Excerpt to read
SWE is not studied as thoroughly as strain elastography. Zhang et al. studied 72 wrists with CPS and 46 healthy wrists and found that the SWV was 5.241 ± 0.545 m/s in CPS wrists and 3.248 ± 0.410 M/S in the control group, with the difference being significant. The same was also true for CSA. Interestingly, they were able to show that the SWV values were significantly different between patients with mild or moderate CTS and severe CTS [16].

Ardakani et al. studied the application of SWE, morphometry, and artificial intelligence techniques in the diagnosis of CTS. They found that various parameters of elastographic imaging, including the elasticity mean, the standard deviation of elasticity, blue index, red index, and softness index were significantly different among control subjects and CTS patients. They incorporated the data generated by elastographic imaging and morphometry to 2 models of traditional machine learning and deep learning models. In the conventional model, an AUC of 0.943, sensitivity of 90%, specificity of 95%, and accuracy of 92.50% were achieved. The deep learning model yielded an even better response: the AUC, sensitivity, specificity, and accuracy were 0.980, 95.00%, 100%, and 97.50%, respectively [17].

What is being asked
Which elastographic imaging parameters does the elastography excerpt above name as significantly different between control subjects and CTS patients?

Source data
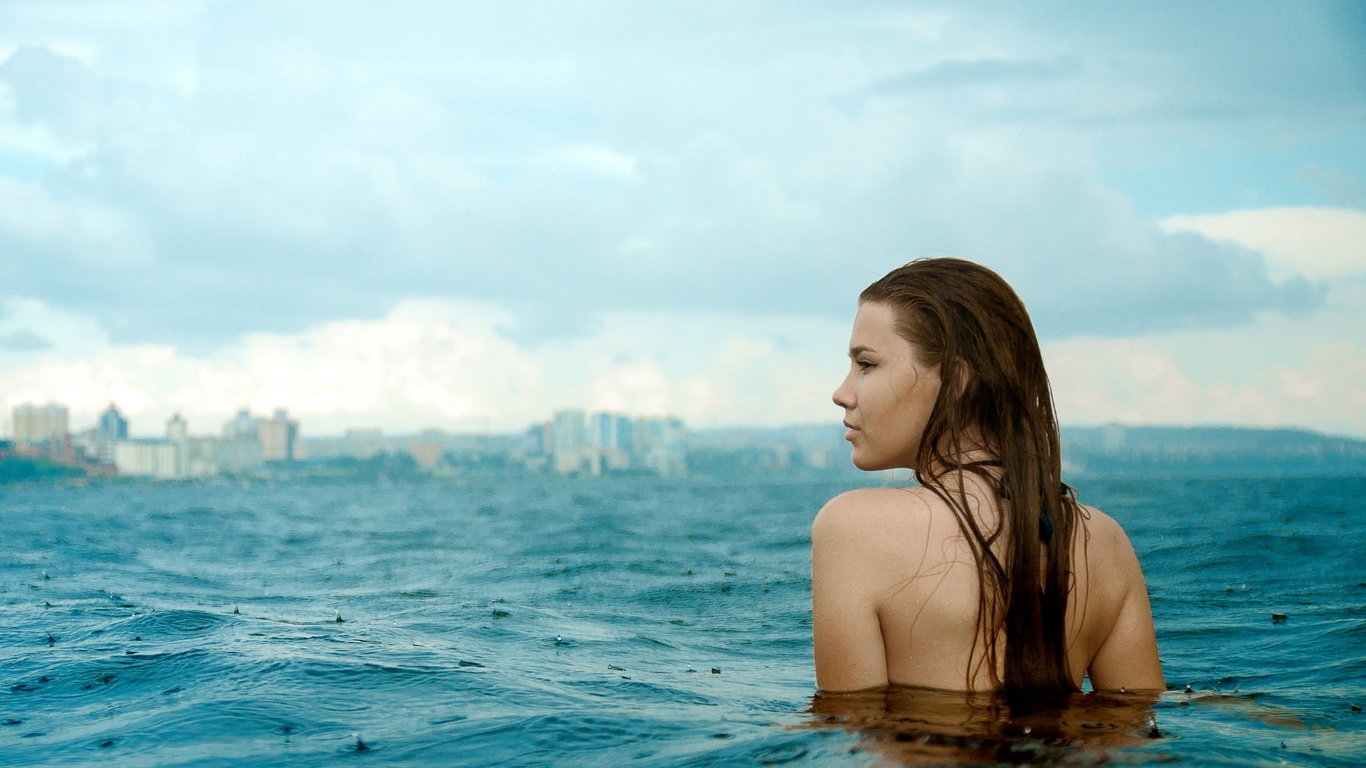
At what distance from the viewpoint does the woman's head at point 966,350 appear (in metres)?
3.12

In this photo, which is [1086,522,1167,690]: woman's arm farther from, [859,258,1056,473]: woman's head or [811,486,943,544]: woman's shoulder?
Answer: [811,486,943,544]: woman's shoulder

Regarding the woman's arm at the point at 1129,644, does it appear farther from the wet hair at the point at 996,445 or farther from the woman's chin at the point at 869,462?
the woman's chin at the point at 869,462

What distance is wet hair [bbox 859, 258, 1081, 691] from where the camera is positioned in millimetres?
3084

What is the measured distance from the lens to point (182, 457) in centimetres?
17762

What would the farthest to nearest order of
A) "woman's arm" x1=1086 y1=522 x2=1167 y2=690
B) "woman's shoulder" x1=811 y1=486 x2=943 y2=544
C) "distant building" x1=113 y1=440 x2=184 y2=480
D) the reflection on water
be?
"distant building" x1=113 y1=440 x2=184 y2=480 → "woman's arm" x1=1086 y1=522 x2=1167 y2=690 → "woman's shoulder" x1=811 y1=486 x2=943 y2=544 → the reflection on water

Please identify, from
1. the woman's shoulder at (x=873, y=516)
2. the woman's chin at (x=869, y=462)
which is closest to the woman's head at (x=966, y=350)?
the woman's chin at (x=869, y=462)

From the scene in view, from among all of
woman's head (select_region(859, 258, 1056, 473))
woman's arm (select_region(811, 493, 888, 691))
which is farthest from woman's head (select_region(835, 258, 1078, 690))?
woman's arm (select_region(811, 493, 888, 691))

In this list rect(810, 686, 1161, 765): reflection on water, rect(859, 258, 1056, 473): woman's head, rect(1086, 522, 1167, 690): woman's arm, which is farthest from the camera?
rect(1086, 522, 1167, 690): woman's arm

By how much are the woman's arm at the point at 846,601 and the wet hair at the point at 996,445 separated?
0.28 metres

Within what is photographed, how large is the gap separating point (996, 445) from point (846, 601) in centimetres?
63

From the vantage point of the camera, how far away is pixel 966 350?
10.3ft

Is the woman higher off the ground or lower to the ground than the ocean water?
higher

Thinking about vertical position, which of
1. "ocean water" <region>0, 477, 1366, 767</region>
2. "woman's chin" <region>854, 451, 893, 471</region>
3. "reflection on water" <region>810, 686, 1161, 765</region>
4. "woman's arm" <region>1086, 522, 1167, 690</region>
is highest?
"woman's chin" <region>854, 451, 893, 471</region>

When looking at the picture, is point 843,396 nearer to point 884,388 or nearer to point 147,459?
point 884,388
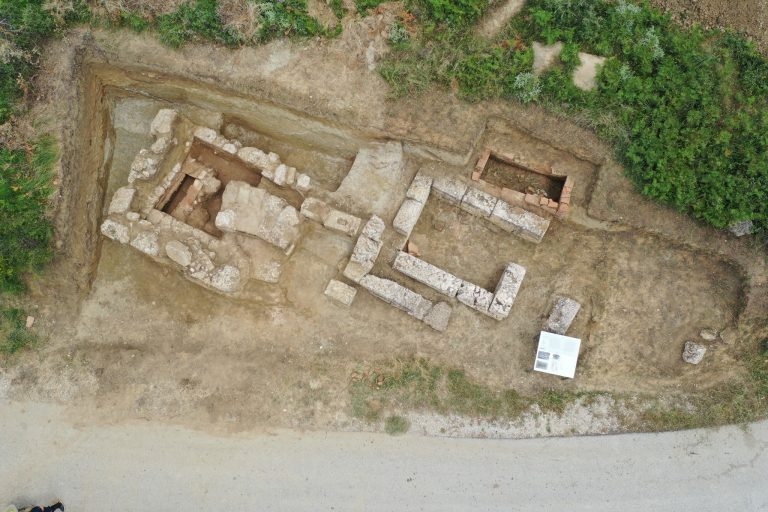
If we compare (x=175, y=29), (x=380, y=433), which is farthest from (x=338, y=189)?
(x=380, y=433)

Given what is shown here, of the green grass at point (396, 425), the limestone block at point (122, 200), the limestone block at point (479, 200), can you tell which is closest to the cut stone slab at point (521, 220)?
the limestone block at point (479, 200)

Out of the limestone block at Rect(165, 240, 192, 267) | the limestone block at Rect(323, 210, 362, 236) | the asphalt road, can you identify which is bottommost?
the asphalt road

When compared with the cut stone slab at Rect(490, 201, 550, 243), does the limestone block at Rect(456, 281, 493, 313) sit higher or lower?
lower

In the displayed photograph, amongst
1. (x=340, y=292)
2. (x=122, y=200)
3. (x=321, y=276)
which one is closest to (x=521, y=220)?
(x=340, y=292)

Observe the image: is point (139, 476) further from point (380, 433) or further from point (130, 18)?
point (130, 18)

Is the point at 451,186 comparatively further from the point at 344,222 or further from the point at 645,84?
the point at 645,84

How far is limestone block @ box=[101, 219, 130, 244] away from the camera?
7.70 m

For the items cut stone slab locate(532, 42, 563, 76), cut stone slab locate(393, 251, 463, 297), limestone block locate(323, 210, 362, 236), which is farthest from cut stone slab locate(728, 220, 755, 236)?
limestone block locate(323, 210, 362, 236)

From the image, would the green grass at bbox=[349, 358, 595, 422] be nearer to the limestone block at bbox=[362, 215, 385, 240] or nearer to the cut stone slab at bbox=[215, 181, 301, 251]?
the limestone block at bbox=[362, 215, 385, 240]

---

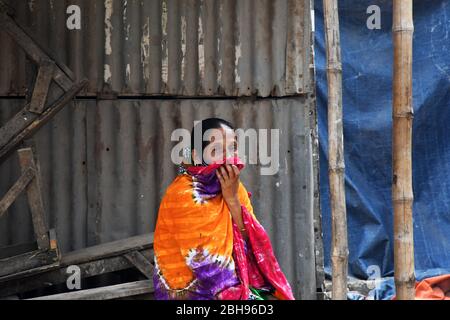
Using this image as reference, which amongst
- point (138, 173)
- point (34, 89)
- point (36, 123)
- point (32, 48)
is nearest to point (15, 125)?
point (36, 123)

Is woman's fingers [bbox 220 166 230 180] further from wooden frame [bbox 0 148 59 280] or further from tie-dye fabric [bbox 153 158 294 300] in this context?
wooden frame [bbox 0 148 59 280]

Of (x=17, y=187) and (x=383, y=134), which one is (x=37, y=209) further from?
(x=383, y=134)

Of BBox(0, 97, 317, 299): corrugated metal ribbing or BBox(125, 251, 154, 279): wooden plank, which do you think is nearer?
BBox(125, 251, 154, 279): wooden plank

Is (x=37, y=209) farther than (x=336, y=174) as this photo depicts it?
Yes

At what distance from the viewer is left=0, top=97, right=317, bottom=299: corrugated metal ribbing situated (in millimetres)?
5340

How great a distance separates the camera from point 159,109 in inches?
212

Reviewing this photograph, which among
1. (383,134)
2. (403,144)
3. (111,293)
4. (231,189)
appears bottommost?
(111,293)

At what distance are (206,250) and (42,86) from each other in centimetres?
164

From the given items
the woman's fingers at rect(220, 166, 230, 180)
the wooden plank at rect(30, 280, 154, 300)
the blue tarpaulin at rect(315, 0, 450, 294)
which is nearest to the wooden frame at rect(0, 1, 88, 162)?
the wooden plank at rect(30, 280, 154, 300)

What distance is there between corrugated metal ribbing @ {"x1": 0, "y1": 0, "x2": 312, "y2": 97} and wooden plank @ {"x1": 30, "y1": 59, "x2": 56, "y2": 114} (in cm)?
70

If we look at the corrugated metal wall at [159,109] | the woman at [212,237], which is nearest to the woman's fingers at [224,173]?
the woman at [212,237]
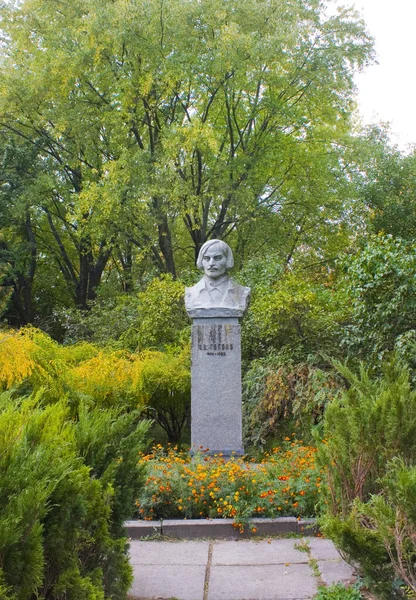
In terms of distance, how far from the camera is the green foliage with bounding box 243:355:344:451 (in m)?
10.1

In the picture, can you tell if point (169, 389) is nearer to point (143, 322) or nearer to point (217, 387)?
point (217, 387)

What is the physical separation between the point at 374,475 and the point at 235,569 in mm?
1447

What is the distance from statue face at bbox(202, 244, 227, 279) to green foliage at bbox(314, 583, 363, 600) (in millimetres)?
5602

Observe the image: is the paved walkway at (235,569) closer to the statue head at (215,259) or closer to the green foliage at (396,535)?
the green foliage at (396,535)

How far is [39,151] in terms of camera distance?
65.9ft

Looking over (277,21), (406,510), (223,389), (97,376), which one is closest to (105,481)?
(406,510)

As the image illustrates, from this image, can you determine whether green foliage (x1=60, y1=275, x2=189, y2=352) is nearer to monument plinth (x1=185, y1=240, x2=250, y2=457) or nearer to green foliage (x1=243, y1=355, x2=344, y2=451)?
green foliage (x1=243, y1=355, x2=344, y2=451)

Solution to this task
The elasticity mean, the standard deviation of elasticity, the blue index, the red index, and the softness index.